What is being asked - Can all of these lines be returned exactly?

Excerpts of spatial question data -

^^^^^^^^

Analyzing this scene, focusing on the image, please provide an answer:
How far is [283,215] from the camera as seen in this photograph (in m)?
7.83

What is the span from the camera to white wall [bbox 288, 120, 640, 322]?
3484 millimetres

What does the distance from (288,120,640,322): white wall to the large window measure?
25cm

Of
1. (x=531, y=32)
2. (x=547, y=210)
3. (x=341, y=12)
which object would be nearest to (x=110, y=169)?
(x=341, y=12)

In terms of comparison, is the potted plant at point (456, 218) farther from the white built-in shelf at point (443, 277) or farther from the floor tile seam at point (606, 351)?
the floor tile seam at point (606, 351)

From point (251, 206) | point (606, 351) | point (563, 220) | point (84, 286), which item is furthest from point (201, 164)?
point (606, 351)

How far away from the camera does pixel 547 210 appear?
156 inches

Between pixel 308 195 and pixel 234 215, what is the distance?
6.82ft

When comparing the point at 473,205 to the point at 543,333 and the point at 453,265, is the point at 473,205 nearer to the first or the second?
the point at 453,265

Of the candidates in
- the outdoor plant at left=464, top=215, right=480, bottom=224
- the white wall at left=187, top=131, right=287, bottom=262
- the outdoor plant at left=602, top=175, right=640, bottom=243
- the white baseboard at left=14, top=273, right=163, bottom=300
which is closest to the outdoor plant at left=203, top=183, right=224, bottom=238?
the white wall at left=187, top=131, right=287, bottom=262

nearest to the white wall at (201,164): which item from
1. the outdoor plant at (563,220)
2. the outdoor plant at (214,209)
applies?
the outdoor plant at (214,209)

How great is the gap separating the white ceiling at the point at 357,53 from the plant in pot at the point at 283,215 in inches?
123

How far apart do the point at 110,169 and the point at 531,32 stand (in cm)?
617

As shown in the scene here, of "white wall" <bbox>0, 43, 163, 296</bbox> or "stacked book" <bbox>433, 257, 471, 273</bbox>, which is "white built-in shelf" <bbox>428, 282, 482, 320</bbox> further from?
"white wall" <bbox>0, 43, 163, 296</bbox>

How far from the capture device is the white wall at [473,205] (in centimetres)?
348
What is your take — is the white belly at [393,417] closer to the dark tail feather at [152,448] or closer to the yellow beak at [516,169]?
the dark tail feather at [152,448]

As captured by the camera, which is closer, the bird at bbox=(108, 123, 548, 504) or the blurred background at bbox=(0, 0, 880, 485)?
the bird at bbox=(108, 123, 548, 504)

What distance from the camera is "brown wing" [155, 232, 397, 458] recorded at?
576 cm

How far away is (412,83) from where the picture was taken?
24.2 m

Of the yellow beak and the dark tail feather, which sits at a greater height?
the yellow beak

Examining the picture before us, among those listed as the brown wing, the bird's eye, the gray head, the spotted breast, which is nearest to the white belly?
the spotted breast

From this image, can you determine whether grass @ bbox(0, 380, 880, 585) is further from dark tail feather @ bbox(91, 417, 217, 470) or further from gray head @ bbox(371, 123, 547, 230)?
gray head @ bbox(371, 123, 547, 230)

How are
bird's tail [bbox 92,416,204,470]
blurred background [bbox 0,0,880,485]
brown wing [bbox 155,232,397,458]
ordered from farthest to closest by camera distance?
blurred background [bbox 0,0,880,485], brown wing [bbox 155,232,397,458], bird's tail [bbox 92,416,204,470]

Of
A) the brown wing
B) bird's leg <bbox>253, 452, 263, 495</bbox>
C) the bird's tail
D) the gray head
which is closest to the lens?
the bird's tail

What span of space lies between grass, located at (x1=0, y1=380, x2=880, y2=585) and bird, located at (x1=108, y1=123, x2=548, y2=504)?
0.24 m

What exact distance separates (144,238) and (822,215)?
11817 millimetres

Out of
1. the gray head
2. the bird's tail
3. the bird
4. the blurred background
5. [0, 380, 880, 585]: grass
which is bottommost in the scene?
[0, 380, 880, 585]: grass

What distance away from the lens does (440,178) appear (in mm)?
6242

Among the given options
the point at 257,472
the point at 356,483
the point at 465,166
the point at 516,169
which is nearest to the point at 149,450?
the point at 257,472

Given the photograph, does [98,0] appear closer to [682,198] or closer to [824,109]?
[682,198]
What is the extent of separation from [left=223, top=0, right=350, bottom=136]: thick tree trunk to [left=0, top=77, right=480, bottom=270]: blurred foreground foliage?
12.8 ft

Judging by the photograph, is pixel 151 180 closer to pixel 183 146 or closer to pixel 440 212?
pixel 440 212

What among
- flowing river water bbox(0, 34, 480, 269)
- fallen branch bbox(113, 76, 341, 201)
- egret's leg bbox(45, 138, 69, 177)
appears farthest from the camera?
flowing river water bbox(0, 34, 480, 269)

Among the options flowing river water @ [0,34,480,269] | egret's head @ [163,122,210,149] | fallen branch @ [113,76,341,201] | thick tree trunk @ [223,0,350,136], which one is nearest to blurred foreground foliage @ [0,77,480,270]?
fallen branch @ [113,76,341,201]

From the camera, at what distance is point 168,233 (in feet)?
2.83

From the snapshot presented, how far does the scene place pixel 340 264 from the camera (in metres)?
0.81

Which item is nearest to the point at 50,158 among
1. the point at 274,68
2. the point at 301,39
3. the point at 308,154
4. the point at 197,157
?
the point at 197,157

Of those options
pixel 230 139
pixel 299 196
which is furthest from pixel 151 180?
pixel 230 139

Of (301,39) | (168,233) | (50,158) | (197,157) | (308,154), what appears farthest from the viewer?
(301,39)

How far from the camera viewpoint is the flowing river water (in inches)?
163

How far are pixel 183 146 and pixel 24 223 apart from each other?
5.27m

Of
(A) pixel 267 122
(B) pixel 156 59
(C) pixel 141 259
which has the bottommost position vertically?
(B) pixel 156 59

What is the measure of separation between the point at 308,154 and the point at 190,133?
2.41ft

^^^^^^^^

Answer to the problem -
Analyzing this scene, focusing on the image, please provide an answer:
How far is [283,215] from the camera as seen in this photograph (in m)?
7.83

What is the span from the camera to white wall [bbox 288, 120, 640, 322]?
3484 millimetres

What does the distance from (288,120,640,322): white wall to the large window measure?
25cm

Of
1. (x=531, y=32)
2. (x=547, y=210)
3. (x=341, y=12)
which object would be nearest to (x=110, y=169)?
(x=341, y=12)

In terms of comparison, is the potted plant at point (456, 218) farther from the white built-in shelf at point (443, 277) or farther from the floor tile seam at point (606, 351)?
the floor tile seam at point (606, 351)

From point (251, 206) | point (606, 351) | point (563, 220) | point (84, 286), which item is furthest from point (201, 164)?
point (606, 351)

How far away from the camera does pixel 547 210 appear?
156 inches

Between pixel 308 195 and pixel 234 215, what is the distance?
6.82ft

When comparing the point at 473,205 to the point at 543,333 and the point at 453,265, is the point at 473,205 nearer to the first or the second?
the point at 453,265

Of the candidates in
- the outdoor plant at left=464, top=215, right=480, bottom=224
- the white wall at left=187, top=131, right=287, bottom=262
- the outdoor plant at left=602, top=175, right=640, bottom=243
- the white baseboard at left=14, top=273, right=163, bottom=300
which is closest to the outdoor plant at left=203, top=183, right=224, bottom=238?
the white wall at left=187, top=131, right=287, bottom=262

nearest to the white wall at (201,164): which item from
1. the outdoor plant at (563,220)
2. the outdoor plant at (214,209)
applies?
the outdoor plant at (214,209)

How great is the gap separating the white ceiling at the point at 357,53 from the plant in pot at the point at 283,215 in inches?
123

How far apart do the point at 110,169 and the point at 531,32 stand (in cm)?
617

As shown in the scene here, of "white wall" <bbox>0, 43, 163, 296</bbox> or "stacked book" <bbox>433, 257, 471, 273</bbox>, which is "white built-in shelf" <bbox>428, 282, 482, 320</bbox> further from?
"white wall" <bbox>0, 43, 163, 296</bbox>

How far from the capture device is the white wall at [473,205] (in centimetres)?
348
What is your take — is the white belly at [393,417] closer to the dark tail feather at [152,448] or closer to the yellow beak at [516,169]?
the dark tail feather at [152,448]

As captured by the camera, which is closer, the bird at bbox=(108, 123, 548, 504) or the blurred background at bbox=(0, 0, 880, 485)?
the bird at bbox=(108, 123, 548, 504)

What distance from the camera is "brown wing" [155, 232, 397, 458] recorded at?
576 cm

How far away is (412,83) from where the picture was taken?
24.2 m

Of the yellow beak and the dark tail feather, which sits at a greater height?
the yellow beak

Examining the picture before us, among those listed as the brown wing, the bird's eye, the gray head, the spotted breast, which is nearest to the white belly?
the spotted breast

From this image, can you determine whether grass @ bbox(0, 380, 880, 585) is further from dark tail feather @ bbox(91, 417, 217, 470) or further from gray head @ bbox(371, 123, 547, 230)?
gray head @ bbox(371, 123, 547, 230)

How are
bird's tail [bbox 92,416,204,470]
blurred background [bbox 0,0,880,485]
brown wing [bbox 155,232,397,458]
ordered from farthest to closest by camera distance?
blurred background [bbox 0,0,880,485], brown wing [bbox 155,232,397,458], bird's tail [bbox 92,416,204,470]

Of
A) the brown wing
B) bird's leg <bbox>253, 452, 263, 495</bbox>
C) the bird's tail
D) the gray head
which is closest to the lens?
the bird's tail

What span of space lies between grass, located at (x1=0, y1=380, x2=880, y2=585) and bird, located at (x1=108, y1=123, x2=548, y2=504)?
0.24 m

What exact distance separates (144,238) and (822,215)?
11817 millimetres

Out of
1. the gray head
2. the bird's tail
3. the bird
4. the blurred background
5. [0, 380, 880, 585]: grass
which is bottommost in the scene?
[0, 380, 880, 585]: grass

What distance away from the lens does (440,178) appear (in mm)?
6242

Among the given options
the point at 257,472
the point at 356,483
the point at 465,166
the point at 516,169
which is nearest to the point at 149,450?
the point at 257,472

Given the photograph, does [98,0] appear closer to [682,198] or closer to [824,109]?
[682,198]
What is the extent of separation from [left=223, top=0, right=350, bottom=136]: thick tree trunk to [left=0, top=77, right=480, bottom=270]: blurred foreground foliage?
12.8 ft

Judging by the photograph, is pixel 151 180 closer to pixel 183 146 or closer to pixel 440 212?
pixel 440 212

What among
- flowing river water bbox(0, 34, 480, 269)
- fallen branch bbox(113, 76, 341, 201)
- egret's leg bbox(45, 138, 69, 177)
appears farthest from the camera?
flowing river water bbox(0, 34, 480, 269)

Among the options flowing river water @ [0,34,480,269] | egret's head @ [163,122,210,149] | fallen branch @ [113,76,341,201] | thick tree trunk @ [223,0,350,136], which one is nearest to blurred foreground foliage @ [0,77,480,270]?
fallen branch @ [113,76,341,201]

From the camera, at what distance is point 168,233 (in feet)?
2.83

From the snapshot presented, how far does the scene place pixel 340 264 from the camera (in metres)?
0.81

Which item is nearest to the point at 50,158 among
1. the point at 274,68
2. the point at 301,39
3. the point at 308,154
4. the point at 197,157
?
the point at 197,157

Of those options
pixel 230 139
pixel 299 196
which is furthest from pixel 151 180?
pixel 230 139

Of (301,39) | (168,233) | (50,158) | (197,157) | (308,154), what appears farthest from the viewer?
(301,39)

How far from the camera viewpoint is the flowing river water (in inches)?
163

How far are pixel 183 146 and pixel 24 223 apart from each other?
5.27m

Of
(A) pixel 267 122
(B) pixel 156 59
(C) pixel 141 259
which has the bottommost position vertically?
(B) pixel 156 59

What is the measure of separation between the point at 308,154 and the point at 190,133?
2.41ft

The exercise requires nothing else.